-- Data supplied --
• • • • •

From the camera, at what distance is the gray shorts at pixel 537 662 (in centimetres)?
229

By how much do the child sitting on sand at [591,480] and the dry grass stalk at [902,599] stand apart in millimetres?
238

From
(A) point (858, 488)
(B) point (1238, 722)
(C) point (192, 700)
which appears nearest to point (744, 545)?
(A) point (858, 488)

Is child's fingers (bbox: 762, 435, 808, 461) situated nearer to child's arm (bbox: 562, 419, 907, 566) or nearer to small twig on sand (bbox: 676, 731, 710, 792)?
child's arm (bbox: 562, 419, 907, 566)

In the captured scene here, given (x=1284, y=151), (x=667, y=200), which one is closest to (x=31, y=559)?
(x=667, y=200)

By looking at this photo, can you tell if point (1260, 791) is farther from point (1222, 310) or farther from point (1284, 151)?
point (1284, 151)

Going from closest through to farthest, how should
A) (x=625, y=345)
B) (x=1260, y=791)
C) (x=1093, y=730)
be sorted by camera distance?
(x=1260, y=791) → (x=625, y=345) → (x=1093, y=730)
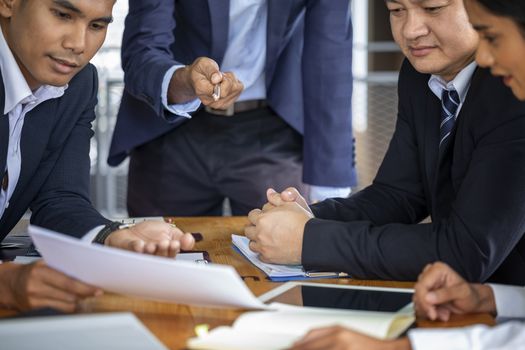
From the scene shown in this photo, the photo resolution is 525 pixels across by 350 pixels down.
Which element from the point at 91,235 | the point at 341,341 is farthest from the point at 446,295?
the point at 91,235

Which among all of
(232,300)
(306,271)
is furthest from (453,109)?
(232,300)

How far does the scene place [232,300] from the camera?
1489 mm

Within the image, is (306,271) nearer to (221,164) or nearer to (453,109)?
(453,109)

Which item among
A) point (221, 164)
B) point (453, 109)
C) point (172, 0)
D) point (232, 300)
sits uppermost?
point (172, 0)

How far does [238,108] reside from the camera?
2967 mm

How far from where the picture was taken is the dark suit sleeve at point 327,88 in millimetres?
2838

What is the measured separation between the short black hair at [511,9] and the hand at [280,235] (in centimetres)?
63

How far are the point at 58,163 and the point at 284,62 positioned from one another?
0.87 meters

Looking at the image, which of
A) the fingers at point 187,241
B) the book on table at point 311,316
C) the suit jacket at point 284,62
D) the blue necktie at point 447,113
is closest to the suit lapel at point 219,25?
the suit jacket at point 284,62

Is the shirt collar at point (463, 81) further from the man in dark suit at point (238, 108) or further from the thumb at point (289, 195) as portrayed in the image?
the man in dark suit at point (238, 108)

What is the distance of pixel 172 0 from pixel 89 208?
80 cm

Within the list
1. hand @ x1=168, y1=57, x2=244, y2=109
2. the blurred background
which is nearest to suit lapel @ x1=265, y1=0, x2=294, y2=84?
hand @ x1=168, y1=57, x2=244, y2=109

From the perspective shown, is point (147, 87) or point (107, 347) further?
point (147, 87)

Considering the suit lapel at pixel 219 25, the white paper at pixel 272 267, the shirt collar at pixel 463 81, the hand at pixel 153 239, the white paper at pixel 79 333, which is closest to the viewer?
the white paper at pixel 79 333
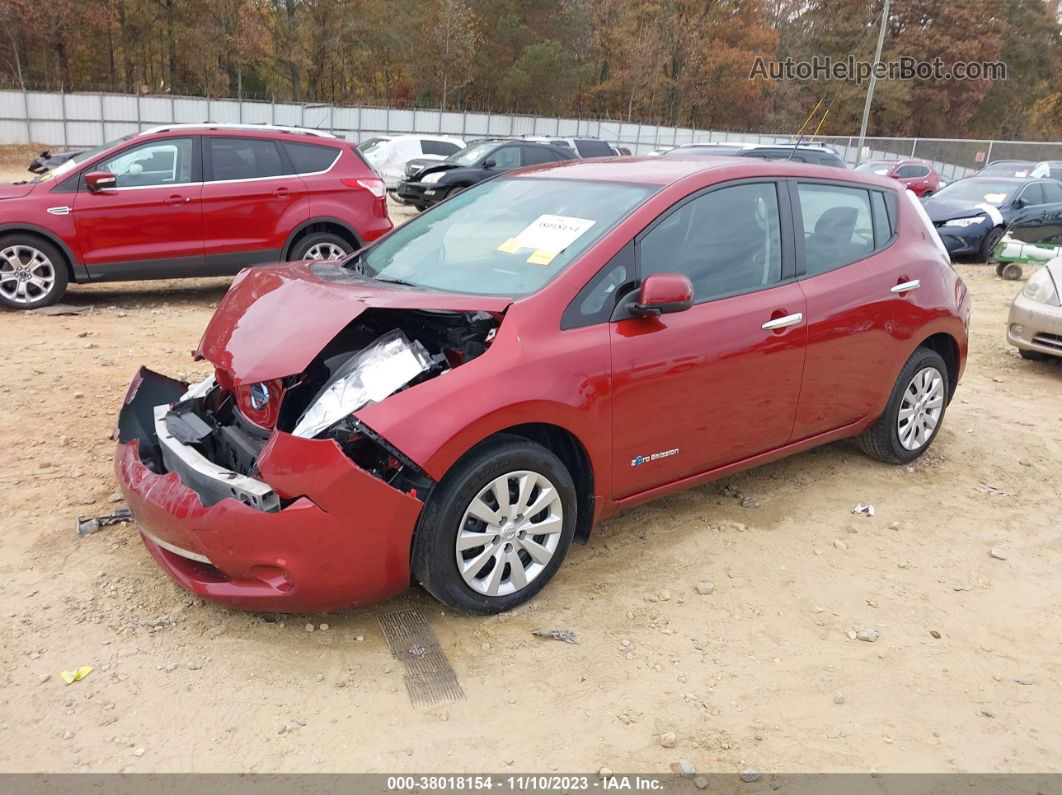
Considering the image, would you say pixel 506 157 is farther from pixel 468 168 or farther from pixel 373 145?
pixel 373 145

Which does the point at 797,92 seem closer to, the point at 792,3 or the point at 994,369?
the point at 792,3

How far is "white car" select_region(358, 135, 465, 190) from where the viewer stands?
21.2 m

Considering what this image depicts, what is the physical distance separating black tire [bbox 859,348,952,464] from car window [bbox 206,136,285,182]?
6454 millimetres

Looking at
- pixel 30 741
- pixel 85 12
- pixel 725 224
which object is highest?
pixel 85 12

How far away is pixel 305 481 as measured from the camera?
110 inches

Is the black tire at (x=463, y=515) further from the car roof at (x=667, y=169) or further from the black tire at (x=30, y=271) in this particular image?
the black tire at (x=30, y=271)

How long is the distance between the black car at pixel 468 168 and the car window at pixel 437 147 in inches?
189

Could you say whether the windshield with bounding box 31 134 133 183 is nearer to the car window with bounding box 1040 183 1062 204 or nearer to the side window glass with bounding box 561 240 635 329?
the side window glass with bounding box 561 240 635 329

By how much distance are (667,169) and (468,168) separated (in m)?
13.2

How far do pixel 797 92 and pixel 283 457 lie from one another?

• • • • •

-- Exercise details --
Copy the listing word for word, from the line that contains "Considering the suit" through the final line of the listing. Leave the pictures out.

-- Reply to the exercise --
Considering the suit lapel at pixel 219 25, the white paper at pixel 272 267, the shirt collar at pixel 463 81, the hand at pixel 153 239, the white paper at pixel 79 333, which is closest to the viewer?
the white paper at pixel 79 333
Considering the image, would you say pixel 506 157 is farther from pixel 468 168 or farther from pixel 373 145?
pixel 373 145

Which does the point at 797,92 seem closer to, the point at 792,3 or the point at 994,369?
the point at 792,3

How far is "white car" select_region(358, 135, 465, 190) from where the viewer stands?
21.2 m

Considering what this image depicts, what is the physical distance separating black tire [bbox 859,348,952,464] from car window [bbox 206,136,285,182]?
6454 millimetres

Looking at
- pixel 30 741
- pixel 85 12
- pixel 725 224
which object is highest?
pixel 85 12

How far away is pixel 305 481 as measured from the camera?
110 inches

Is the black tire at (x=463, y=515) further from the car roof at (x=667, y=169) or further from the black tire at (x=30, y=271) in this particular image?
the black tire at (x=30, y=271)

How long is the distance between the black car at pixel 468 168 and the car window at pixel 437 147 in inches?
189

Could you say whether the windshield with bounding box 31 134 133 183 is nearer to the car window with bounding box 1040 183 1062 204 or nearer to the side window glass with bounding box 561 240 635 329?
the side window glass with bounding box 561 240 635 329

By how much distance are (667,169) and (468,168) separated (in m)?
13.2

How far do pixel 797 92 and pixel 283 457 lie from one another?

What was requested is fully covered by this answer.